Which markets does UBP target?
The Middle East, Latin America, Eastern Europe and Asia.
So, almost the whole world, except Western Europe?
In comparison with the markets I’ve just mentioned, the region has become less important but we are active in the region, and we’re selectively expanding our presence. For example, we have local expertise in Italy.
Since UBP took over Coutts International two years ago, you have had quite a presence in Asia. That said, your bank is still rather a small player there. How do you want to change that?
When an acquisition opportunity arises we’ll seize it. That also applies to Switzerland and London.
Many banks still have difficulty turning a profit in Asia. How is UBP doing?
Managing over CHF 10 billion in private clients’ assets, UBP is not so profitable there, but this is also due to the goodwill charges we have to write off.
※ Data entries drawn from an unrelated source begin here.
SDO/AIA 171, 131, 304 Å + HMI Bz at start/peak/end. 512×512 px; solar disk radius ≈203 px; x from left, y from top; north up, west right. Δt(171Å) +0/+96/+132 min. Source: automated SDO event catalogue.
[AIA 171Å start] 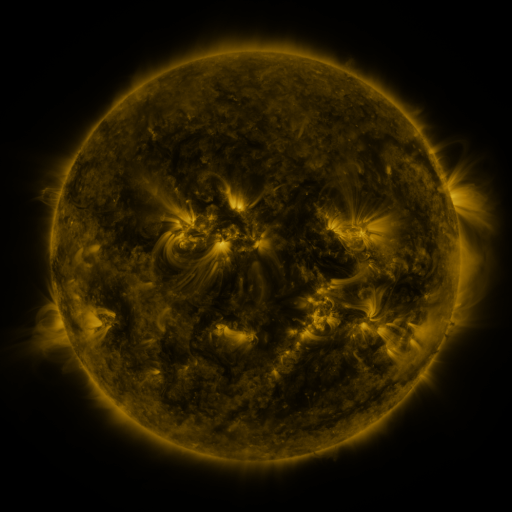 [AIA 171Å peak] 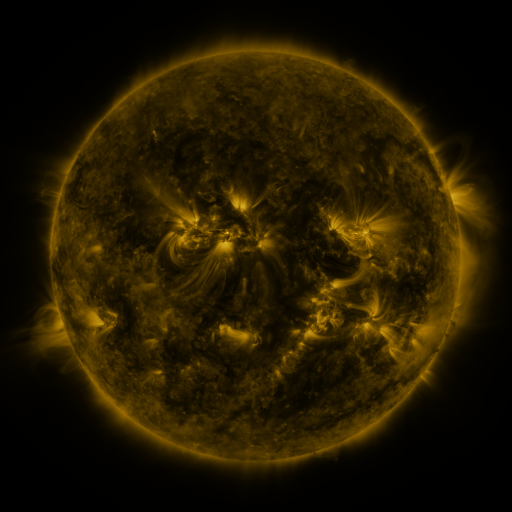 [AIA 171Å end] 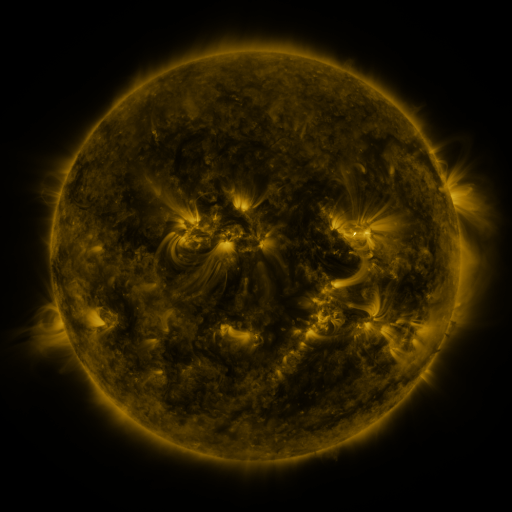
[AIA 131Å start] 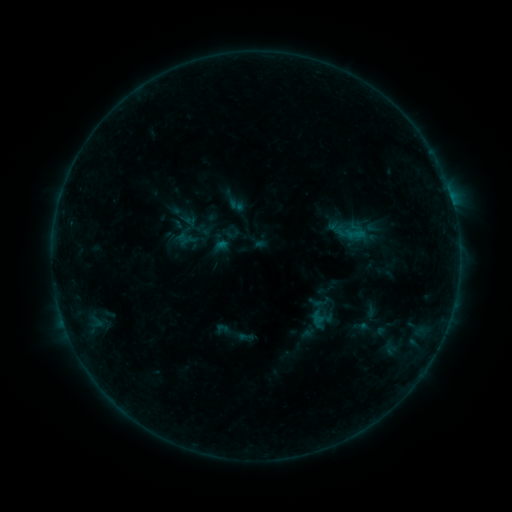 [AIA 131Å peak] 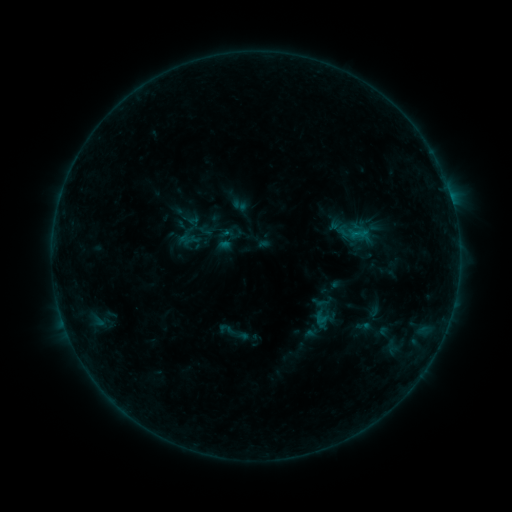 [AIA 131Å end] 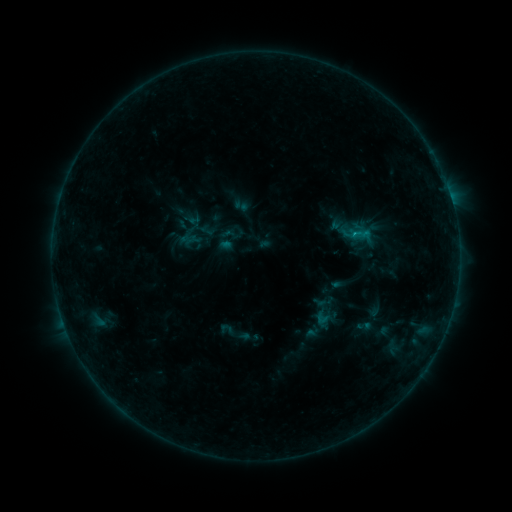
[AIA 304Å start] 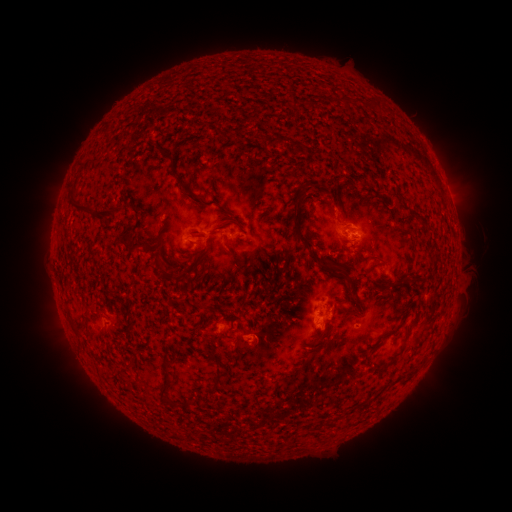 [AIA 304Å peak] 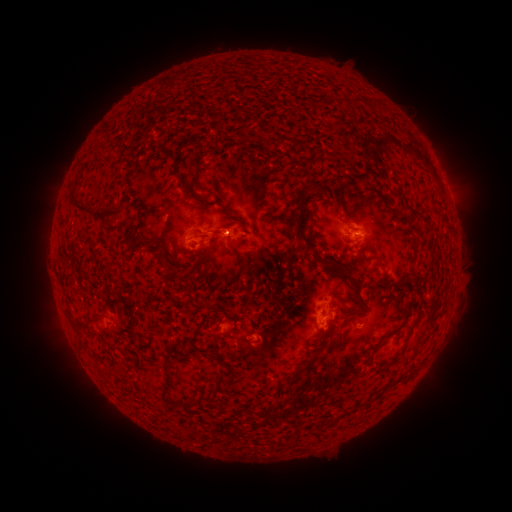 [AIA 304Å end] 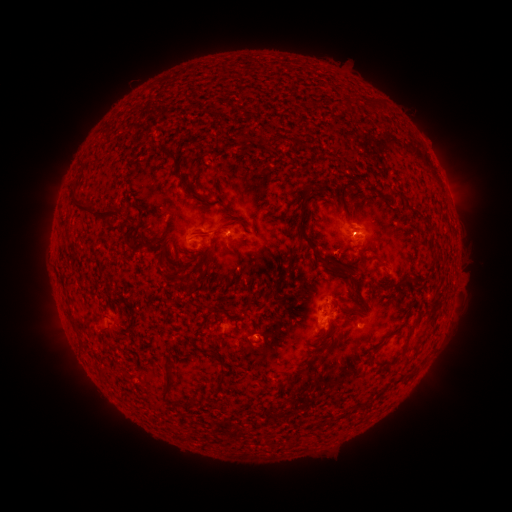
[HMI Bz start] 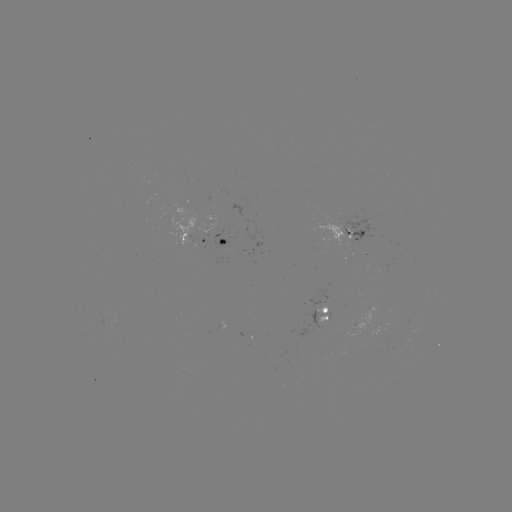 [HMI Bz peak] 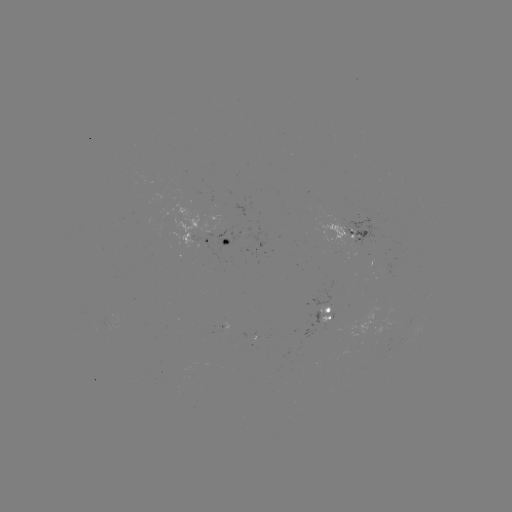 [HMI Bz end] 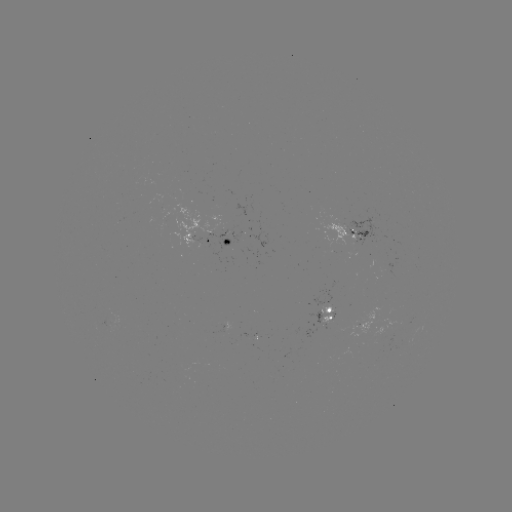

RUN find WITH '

We need another CHF 10 billion in assets.
How are things looking in the United States? You once said that UBP had to build up a presence there in order to provide services to Latin American clients.
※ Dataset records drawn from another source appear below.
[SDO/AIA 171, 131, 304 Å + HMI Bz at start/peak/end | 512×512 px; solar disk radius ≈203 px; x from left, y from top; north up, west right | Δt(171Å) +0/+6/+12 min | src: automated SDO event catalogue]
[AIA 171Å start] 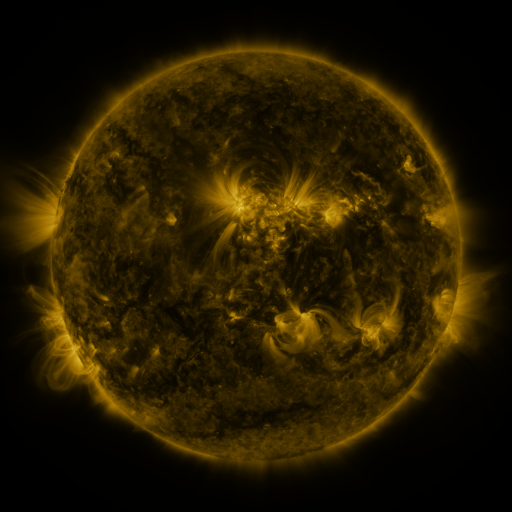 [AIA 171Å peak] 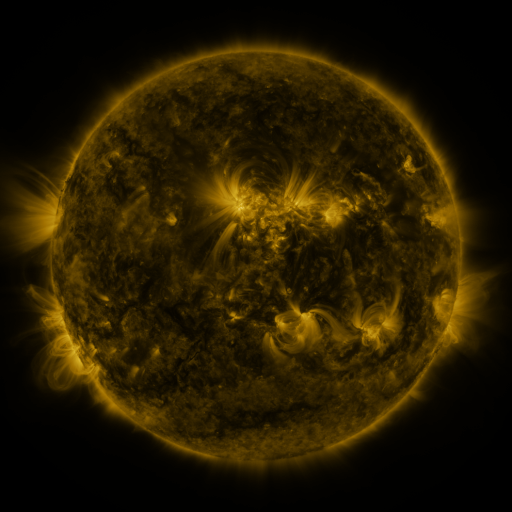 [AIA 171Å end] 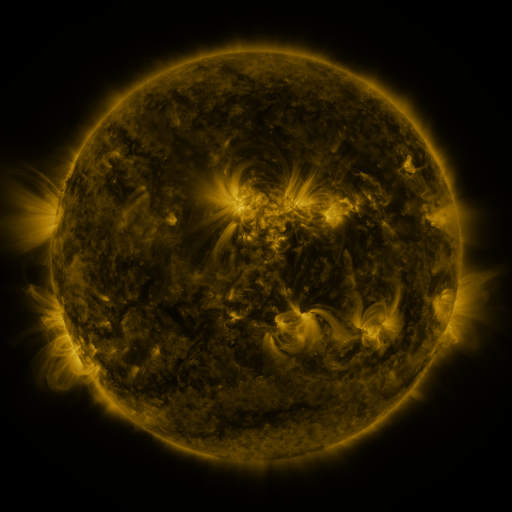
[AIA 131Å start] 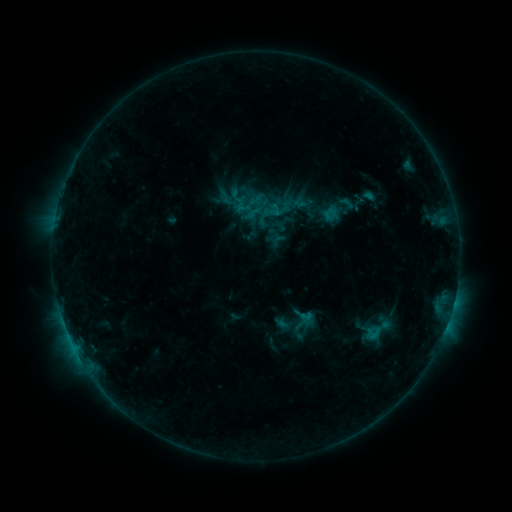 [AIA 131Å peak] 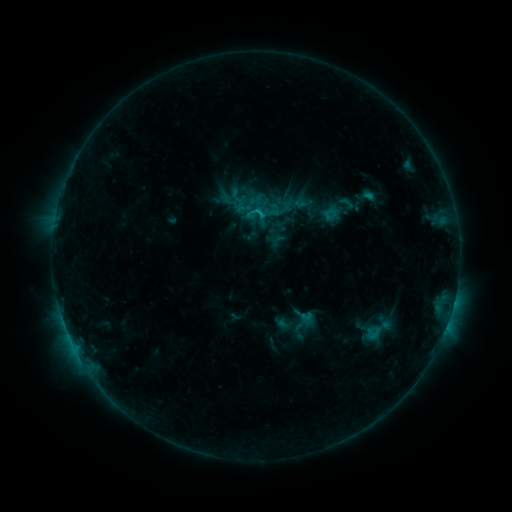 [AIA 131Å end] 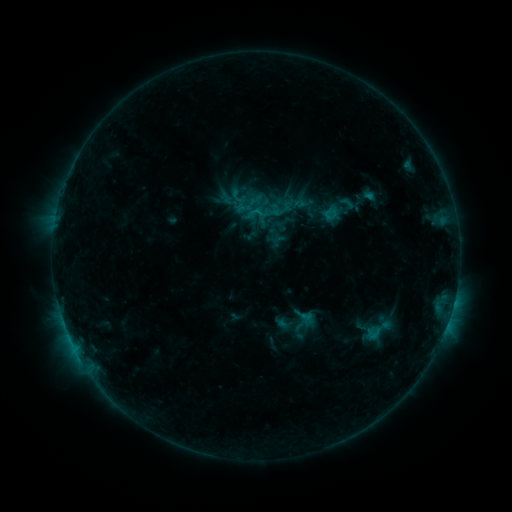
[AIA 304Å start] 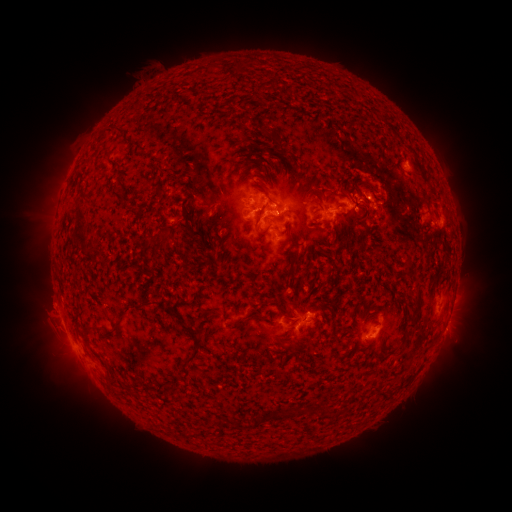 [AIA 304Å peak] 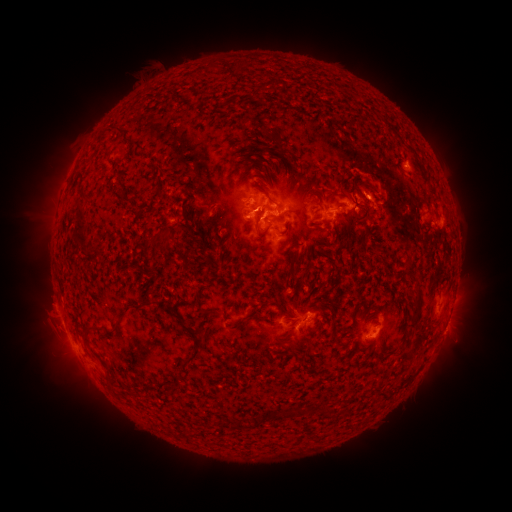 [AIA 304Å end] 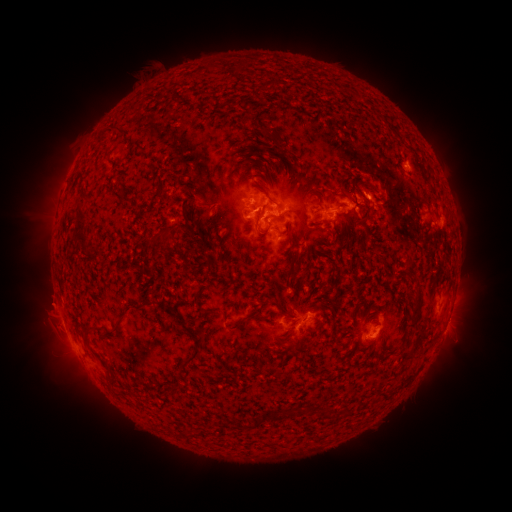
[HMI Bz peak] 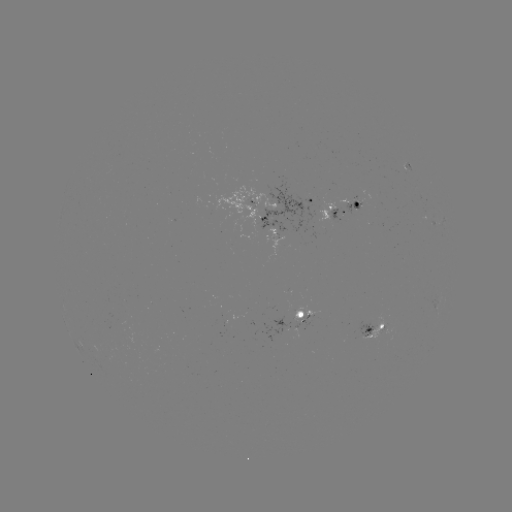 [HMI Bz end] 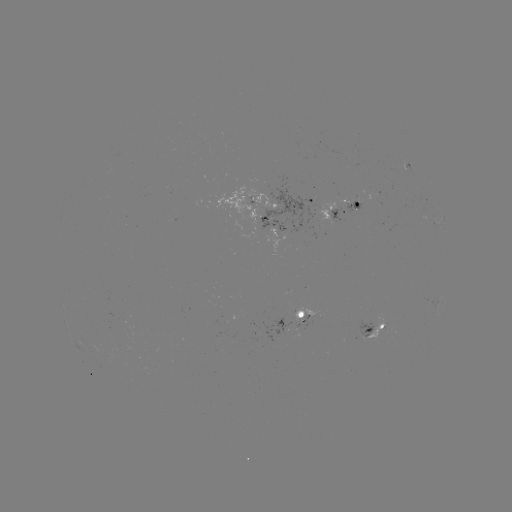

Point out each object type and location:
C1.1 flare: (256, 214)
The United States has rather disappeared off our radar.
Why is that?
The economic situation is tough in several Latin American countries. On top of this, it seems to me that Latin American clients are longer as keen to bring their money into the United States.
What’s the reason for that? President Trump?
I don’t know. Perhaps they’ve noticed that the service in the US is not as good as they expected.
What will the wealth management business look like in ten years?
The sector will be in a solid position. After all, what is there to mix the industry up, or “disrupt” it, as you say these days?
“Everything will be faster and will cost less.”
Fintech entrepreneurs believe that they could turn the industry on its head.
I don’t think it’ll go that far. Rather, technology will help us to communicate even more closely with clients. And, thanks to big data, we can offer our clients products and services exactly tailored to their needs. On top of this, blockchain technology will make it possible to reduce the number of intermediaries and to build direct B2B relationships. This means that it will be possible to sidestep certain dominant providers such as SWIFT and Euroclear. Everything will be faster and will cost less. It’s possible that our revenue will be slightly lower in the future, but in that case we’ll just have to adjust our cost structure accordingly.
UBP could be affected by a company-specific disruption. The bank belongs to your family. What would happen if you couldn’t find a successor?
We’re a big family. My brother and my sister are already part of the business, and we all have children. We’ll see whether they’re interested in the banking business. We’ve got options.
Would an IPO be an option?
Anything but that. We don’t need any capital for our growth. Furthermore, wealth management is a long-term oriented business that isn’t necessarily compatible with short-term market pressures.
What would happen if no member of the family wanted to head up the bank?
If that were to happen, we would then really have to consider our options. I cannot imagine that our family would only sit on the board of directors with the CEO coming from outside. My father founded the bank in 1969 and it would be wonderful if it stayed in family hands for generations to come.
“We definitely have to work harder.”
About Guy de Picciotto
Guy de Picciotto, 57, is the Head of the Geneva wealth management bank Union Bancaire Privée (UBP), which was founded in 1969 by his father, Edgar de Picciotto. After his business administration studies at Webster University, de Picciotto worked as a business consultant in Geneva and Brussels. In 1988 he joined UBP, which at the time was still Compagnie de Banque et d’Investissements. He has been CEO since 1998. As at the end of last June, the bank was managing CHF 119 billion worth of institutional and private clients’ assets, making it one of the ten biggest wealth managers in Switzerland. UBP employs nearly 1700 staff in over twenty locations around the world. The bank is owned by the de Picciotto family.